Introduction of Delhi’s Odd-Even rule to bring pollution levels down has not found favor with Maruti Suzuki India Ltd Chairman, RC Bhargava. Such rules are not really helpful in reducing pollution.
Referring to the Government plan to curb pollution, Bhargava draws attention to the report issued by Indian Institute of technology – Delhi, which cites the location of Delhi being in close proximity to the desert while pollution is also the result of the industrial smoke.
Cars only contribute 2 percent to Delhi’s pollution. Criticizing the rule, Bhargava puts into focus the fact that the there are over 5.5 million two-wheelers in Delhi which are exempted from the ban, even though they emit more pollution.
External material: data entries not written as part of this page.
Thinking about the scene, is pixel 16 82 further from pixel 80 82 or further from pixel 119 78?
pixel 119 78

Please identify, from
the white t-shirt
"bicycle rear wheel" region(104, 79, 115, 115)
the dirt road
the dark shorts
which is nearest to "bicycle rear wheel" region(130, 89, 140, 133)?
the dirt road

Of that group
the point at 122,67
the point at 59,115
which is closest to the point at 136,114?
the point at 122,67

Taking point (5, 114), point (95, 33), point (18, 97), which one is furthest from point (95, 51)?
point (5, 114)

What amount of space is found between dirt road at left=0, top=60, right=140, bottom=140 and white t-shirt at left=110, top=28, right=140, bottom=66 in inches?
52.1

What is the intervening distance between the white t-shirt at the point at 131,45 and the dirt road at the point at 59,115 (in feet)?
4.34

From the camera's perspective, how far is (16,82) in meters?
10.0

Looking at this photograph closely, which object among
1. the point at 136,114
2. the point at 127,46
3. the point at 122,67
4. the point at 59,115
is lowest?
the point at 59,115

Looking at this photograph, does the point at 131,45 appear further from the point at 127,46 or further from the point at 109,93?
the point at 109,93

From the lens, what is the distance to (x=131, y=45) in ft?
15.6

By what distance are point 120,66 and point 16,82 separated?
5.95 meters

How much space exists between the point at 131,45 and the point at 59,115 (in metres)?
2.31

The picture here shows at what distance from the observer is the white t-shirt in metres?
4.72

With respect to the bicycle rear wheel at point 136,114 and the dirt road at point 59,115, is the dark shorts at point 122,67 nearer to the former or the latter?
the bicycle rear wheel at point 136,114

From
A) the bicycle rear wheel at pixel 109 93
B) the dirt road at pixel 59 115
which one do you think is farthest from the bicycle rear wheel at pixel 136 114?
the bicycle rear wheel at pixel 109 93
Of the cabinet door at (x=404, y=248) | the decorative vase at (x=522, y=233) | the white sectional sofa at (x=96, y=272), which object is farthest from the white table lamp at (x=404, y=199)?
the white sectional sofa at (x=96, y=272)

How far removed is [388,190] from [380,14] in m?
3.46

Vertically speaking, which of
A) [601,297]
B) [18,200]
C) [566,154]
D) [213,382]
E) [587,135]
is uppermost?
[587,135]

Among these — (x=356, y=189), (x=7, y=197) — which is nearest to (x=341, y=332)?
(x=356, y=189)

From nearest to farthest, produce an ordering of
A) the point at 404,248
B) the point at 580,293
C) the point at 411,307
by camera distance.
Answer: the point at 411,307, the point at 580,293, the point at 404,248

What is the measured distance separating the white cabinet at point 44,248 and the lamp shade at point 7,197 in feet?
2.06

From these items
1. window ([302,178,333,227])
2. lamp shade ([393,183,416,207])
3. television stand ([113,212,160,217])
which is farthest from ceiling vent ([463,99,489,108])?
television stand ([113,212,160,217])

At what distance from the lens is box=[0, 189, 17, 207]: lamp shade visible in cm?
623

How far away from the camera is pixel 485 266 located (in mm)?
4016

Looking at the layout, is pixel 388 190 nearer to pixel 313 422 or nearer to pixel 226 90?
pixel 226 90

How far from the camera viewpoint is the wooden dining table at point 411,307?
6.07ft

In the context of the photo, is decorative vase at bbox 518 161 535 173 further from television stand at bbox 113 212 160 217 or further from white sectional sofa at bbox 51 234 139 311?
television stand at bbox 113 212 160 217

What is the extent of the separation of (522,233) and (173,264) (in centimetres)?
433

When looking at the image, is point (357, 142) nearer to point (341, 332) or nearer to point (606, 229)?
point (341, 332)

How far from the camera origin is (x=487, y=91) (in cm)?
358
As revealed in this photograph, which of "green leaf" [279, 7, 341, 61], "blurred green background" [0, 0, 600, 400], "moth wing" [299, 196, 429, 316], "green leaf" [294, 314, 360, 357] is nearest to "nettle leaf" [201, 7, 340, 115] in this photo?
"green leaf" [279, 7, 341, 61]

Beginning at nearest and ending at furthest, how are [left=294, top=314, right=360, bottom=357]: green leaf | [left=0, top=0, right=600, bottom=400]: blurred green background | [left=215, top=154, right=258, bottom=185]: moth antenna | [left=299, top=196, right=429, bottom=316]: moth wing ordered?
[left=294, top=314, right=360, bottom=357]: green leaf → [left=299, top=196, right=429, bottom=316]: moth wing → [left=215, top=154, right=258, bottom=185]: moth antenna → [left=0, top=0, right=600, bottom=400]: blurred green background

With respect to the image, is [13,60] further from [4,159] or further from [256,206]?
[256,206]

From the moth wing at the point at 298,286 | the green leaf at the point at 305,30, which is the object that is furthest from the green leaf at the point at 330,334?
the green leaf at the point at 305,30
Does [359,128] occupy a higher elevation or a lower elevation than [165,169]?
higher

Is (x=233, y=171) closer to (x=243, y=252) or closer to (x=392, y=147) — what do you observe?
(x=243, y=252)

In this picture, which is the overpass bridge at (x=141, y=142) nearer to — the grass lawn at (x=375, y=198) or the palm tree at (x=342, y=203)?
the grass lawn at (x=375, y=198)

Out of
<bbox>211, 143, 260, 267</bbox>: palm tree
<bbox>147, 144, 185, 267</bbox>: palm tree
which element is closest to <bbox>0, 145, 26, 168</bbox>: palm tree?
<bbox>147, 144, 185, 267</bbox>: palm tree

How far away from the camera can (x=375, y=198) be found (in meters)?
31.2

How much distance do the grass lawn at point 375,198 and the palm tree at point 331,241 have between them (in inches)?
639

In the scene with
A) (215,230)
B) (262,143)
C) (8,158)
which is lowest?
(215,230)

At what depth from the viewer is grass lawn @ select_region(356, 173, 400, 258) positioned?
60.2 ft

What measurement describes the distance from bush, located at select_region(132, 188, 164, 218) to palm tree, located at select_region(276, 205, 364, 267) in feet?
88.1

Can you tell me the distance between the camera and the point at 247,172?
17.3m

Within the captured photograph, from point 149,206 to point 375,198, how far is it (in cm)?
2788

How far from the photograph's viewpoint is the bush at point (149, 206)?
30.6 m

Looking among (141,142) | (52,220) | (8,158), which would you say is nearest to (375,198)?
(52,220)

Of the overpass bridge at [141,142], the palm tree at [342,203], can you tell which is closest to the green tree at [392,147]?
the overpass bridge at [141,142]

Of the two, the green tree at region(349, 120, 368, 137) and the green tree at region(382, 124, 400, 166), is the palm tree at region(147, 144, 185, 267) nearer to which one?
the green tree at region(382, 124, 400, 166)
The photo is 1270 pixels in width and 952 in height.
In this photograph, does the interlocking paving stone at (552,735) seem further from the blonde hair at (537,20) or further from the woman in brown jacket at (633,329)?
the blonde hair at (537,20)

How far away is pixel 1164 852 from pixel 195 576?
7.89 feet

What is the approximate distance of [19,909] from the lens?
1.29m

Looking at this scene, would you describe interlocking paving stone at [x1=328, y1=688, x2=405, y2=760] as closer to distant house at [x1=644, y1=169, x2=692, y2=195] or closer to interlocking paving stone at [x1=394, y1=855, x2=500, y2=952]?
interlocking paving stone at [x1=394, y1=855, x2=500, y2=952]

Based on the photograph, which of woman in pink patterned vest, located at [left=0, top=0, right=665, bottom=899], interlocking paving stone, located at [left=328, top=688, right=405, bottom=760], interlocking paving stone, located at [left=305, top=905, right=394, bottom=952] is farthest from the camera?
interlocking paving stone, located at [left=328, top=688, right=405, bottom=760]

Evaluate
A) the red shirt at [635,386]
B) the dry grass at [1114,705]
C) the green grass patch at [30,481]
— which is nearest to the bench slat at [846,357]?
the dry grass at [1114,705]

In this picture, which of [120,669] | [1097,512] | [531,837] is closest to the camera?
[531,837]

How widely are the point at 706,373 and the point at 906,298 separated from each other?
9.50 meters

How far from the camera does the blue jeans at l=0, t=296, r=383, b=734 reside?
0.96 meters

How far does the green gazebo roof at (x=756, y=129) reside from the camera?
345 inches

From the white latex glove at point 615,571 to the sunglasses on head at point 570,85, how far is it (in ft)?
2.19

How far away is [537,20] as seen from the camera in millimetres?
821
In addition to this, the older diesel vehicles are also not being banned, which spew 5.5 times more pollutants than BS IV compliant cars.
Delhi’s Odd-Even Scheme has come under attack from various fronts with the Members of Parliament also alleging that the new traffic scheme has caused more inconvenience than it has reduced pollution.
Many argue that the rule at least reduces vehicle traffic from city roads by 50%. In reality, that is also not true. Those from affluent sections of society, own multiple cars and thus easily get around the odd-even rule. The salaried upper class would opt for the use of a taxi instead. Those car owners in the lower classes of the society, would use their two-wheelers instead, thus causing more pollution.